Michael Bancroft died on 7 July 2026, aged 76. A former Catholic priest and professed member of the Marist Brothers’ Order, a retired St John chaplain, and a celebrant, Michael stood beside people at some of life’s most profound moments: as they were dying and grieving, and as they married or affirmed their love for one another. He cared for the living and guarded the memory of those who had died. Collections Data Manager Gareth Watkins pays tribute to Michael here.

Michael was equally at home leading an AIDS Candlelight Memorial service or quietly tending the grave of AIDS activist Darren Horn. For 27 years, Michael renewed the simple wooden cross marking Darren’s grave, until a permanent memorial was dedicated in 2020. In public ceremony and private remembrance, his care was steady, practical and deeply personal.
These qualities could also be seen when he became guardian of the New Zealand AIDS Memorial Quilt in 2003, and in the way he gently shepherded it into Te Papa’s care in 2012, securing a permanent home within the national collection.
Three blocks from the New Zealand AIDS Memorial Quilt:
Inspired by the international NAMES Project founded in San Francisco, the New Zealand quilt began in Wellington in 1988, when the first panel was made in memory of Peter Cuthbert. Its 16 large blocks hold around 140 names. Most contain eight panels, each about the size of a standard grave and created by partners, whānau and friends using a mixture of textiles, photographs, objects and paint.
One of the early quilt organisers was Darren Horn, who wrote: “All the quilts speak of love, compassion and memories. Each is composed of recollection, sadness, acceptance and letting go. The quilts help us to learn and accept”.
Michael understood this because he knew many of the people behind the names. From the late 1980s, he supported people with HIV and AIDS and those closest to them, conducting more than 100 AIDS-related funerals. Standing before the quilt, he could move from panel to panel, sharing story after story. Yet his focus remained on the people named and unnamed within it, and on those who loved and remembered them.

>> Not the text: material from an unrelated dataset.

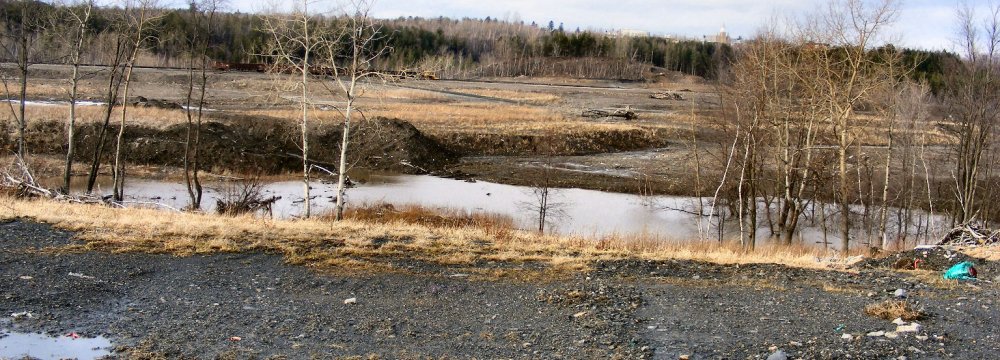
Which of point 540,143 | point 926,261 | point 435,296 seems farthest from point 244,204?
point 540,143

The decision to entrust the quilt to Te Papa was not taken lightly. For years it had travelled to schools, marae, and community halls, often unfolded on floors and grass. Entering a museum collection meant it could no longer travel as freely, but specialist care would protect it for future generations. Michael navigated that change alongside the communities connected to the quilt and Te Papa’s curatorial, collection management and conservation teams.

On its arrival at Te Papa, the conservation team worked with everything from textiles and glitter paint to foam, plastic dolls and photographs. They documented fragile details, gently cleaned surfaces and made protective covers. The work is technical, but deeply human. Textile conservator Rachael Collinge recalled that the first few times she worked with the quilt, she “just couldn’t stop crying”, adding: “There’s just a lot of love and heartache, and you really feel it”.
Visitors have felt that same connection. During a 2023 display of four quilt blocks at the museum, curator Stephanie Gibson said people were “almost stunned into silence” when faced with “the materialisation of grief”. The love poured into the panels, she reflected, allows a person’s life to “live on like a whisper to people they’ve never met, many years later”.

That ability to carry a life forward was evident in a quilt panel made in the 1990s by artist and filmmaker Welby Ings for his partner, Ian Williams. Much of its painted surface had cracked, but Ian’s face, painted directly onto calico without an undercoat, remained “perfectly pure, perfectly preserved”. Welby reflected: “It’s beautiful in your heart to see somebody who you love. And they’re still the same way you painted them”.

Elsewhere on the panel, the words of W. B. Yeats’s Aedh Wishes for the Cloths of Heaven had cracked and faded, leaving only faint traces visible, though Welby knew the poem remained beneath the surface. He described it as one of the few poems that could break his heart: a few modest lines about cloth, love and what we are willing to give in the name of love.
Had I the heavens’ embroidered cloths,
Enwrought with golden and silver light,
The blue and the dim and the dark cloths
Of night and light and the half light,
I would spread the cloths under your feet:
But I, being poor, have only my dreams;
I have spread my dreams under your feet;
Tread softly because you tread on my dreams.
– W.B. Yeats, Aedh Wishes for the Cloths of Heaven
Michael understood that caring for the quilt meant caring for the relationships, words and lives held within the panels. At the 2023 gathering, he thanked those who had “put their memories together” so that, 35 years later, people could still gather and remember. He ended with a simple request: “Keep the memories alive in your hearts and your living”.
Haere rā, Michael. We will keep you close in our hearts and in our living.